Conservatives, rest easy: no spoiler scenario

Dude, get some rest.

Recently the invaluable The Hayride’s editor Scott McKay published some musings about next year’s governor’s election. In it, he admitted that he suffered disturbed sleep over the possibility that an outsider non-conservative candidate could win that contest.

He sketched a scenario where somebody not ideologically conservative like wealthy businessman Jim Bernhard – in the past rumored as a candidate for statewide office and who briefly fronted Louisiana’s Democrats – would get in the contest as an independent, use a theme of government dysfunction (part a consequence of the state’s populist history and political culture, part a reflection of events over the past three years where Democrat Gov. John Bel Edwards has insisted on continuing this despite electoral and societal trends heading in the opposite direction) and declare himself the antithesis to that, dump a lot of money in the race, and find a way to win, acing out a conservative.

To buttress the claim, he argues that past underdogs of the likes of former Govs. Dave Treen, Buddy Roemer, Mike Foster, Kathleen Blanco (a sketchy choice, as she lead in almost every poll taken of the race), and current Gov. Edwards managed to win. Additionally, he could have thrown in former Govs. Edwin Edwards and Robert Kennon, at the very least.

Whereupon the argument falls apart. Because every name on this list had some, if not extensive, political experience in elective office. Some had groomed themselves for the office many years in advance of running. The unknown candidate in McKay’s scenario would have none of that, which is crucial to win Louisiana’s top spot. It takes years of building relationships to deliver that, best done through holding some office You’d have to go all the way back to the disgraced former Gov. Dick Leche to find someone with no elective experience taking the top prize – and he had the whole Long machine behind him to do it.

There’s no machine now to do that, but perhaps that’s Scott’s point. These days, an outsider with the means to self-finance a campaign – think Pres. Donald Trump – has the environment to build a successful campaign from scratch without needing the supports of the past, because the existing system has become discredited enough along with those other supports to have people detach from them.

It’s a plausible assertion – except that Louisiana’s electoral environment differs from the country as a whole. As proof, note that just a dozen years ago the exact scenario arose in the 2007 contest, when businessman John Georges ran. (Georges now is the owner of the Baton Rouge Advocate, where I am a Sunday opinion columnist.)

Facing eventual winner former Gov. Bobby Jindal (who, with no elective experience although with plenty in state government and making explicit appeals as a conservative outsider, made the runoff against Blanco in 2003) as well as two Democrat elected officials (one having switched from the Republicans), Georges ran as someone who would make government work better, even signing on to the agenda of Blueprint Louisiana, today a largely moribund special interest group advocating state government reformation into working more efficiently with less politics. He poured in $7 million of his own money – and got a whopping 14 percent of the vote.

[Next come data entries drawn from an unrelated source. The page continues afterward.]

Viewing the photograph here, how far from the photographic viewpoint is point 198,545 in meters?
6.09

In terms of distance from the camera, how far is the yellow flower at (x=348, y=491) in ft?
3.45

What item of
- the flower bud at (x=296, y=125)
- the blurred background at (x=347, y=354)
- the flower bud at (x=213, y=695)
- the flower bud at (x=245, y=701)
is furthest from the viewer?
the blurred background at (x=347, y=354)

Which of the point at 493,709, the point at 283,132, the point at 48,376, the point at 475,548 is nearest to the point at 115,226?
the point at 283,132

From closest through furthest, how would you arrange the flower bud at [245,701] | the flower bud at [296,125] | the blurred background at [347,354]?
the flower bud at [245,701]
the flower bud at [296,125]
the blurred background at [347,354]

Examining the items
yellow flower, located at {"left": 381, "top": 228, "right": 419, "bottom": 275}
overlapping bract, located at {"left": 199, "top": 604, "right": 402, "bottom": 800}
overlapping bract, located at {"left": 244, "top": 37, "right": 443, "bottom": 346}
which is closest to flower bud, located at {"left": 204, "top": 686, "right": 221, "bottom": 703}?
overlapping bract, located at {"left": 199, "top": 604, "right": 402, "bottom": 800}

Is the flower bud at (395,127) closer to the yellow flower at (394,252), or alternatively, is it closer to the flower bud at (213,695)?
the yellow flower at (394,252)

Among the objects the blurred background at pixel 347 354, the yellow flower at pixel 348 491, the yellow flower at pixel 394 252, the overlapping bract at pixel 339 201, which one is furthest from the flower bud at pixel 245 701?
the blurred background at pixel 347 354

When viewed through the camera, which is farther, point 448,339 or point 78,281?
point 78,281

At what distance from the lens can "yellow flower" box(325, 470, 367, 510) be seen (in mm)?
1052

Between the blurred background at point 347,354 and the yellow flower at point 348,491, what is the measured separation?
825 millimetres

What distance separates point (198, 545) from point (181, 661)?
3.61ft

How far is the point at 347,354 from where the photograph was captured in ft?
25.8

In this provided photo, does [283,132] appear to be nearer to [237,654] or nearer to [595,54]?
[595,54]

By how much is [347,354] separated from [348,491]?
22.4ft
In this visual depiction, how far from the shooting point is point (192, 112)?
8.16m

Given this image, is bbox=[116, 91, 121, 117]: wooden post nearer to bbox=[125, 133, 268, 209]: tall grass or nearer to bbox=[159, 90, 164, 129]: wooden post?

He could have spent $20 million of his own money in today’s dollars and barely would have finished any differently – at a level insufficient in 2019 to deny a conservative Republican the runoff even with two major such candidates in the race (and in fact this kind of candidate would steal a significant portion of votes from John Bel Edwards as a number of Democrats would consider the incumbent’s cause hopeless.) Simply, Louisiana’s personalistic political culture, particularly insofar as state contests go, hasn’t become unmoored so much from 2007 that we should expect a different outcome from the previous model.

So, my advice if you worry about this chain of events: rest easy. If Republicans field just one strong, scandal-free conservative, they win regardless of what any outsider does.